TASK ITEM: For the listing below, output exactly the lines from the line with "Used 2025 Gray Honda EX-L image 30" up to and including the line with "bontott FORD C-MAX II Jobb Hátsó Lámpa", and no other lines.

### SUPPLIED ENTRIES ###

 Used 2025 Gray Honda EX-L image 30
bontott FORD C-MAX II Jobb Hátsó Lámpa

###
### SUPPLIED ENTRIES ###

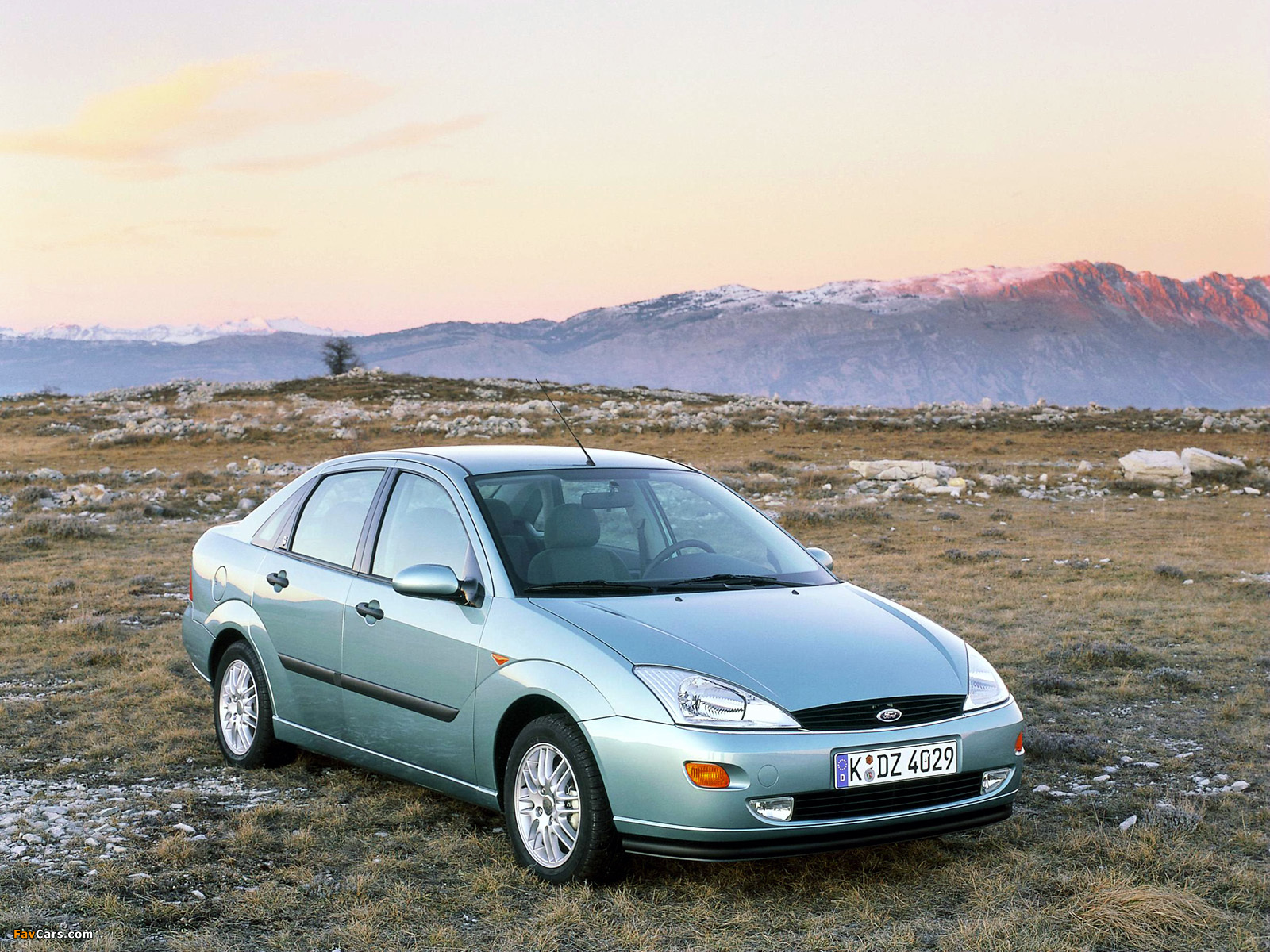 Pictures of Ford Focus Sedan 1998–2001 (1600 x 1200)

###

SOLVED PROBLEM:
 Used 2025 Gray Honda EX-L image 30
bontott FORD C-MAX II Jobb Hátsó Lámpa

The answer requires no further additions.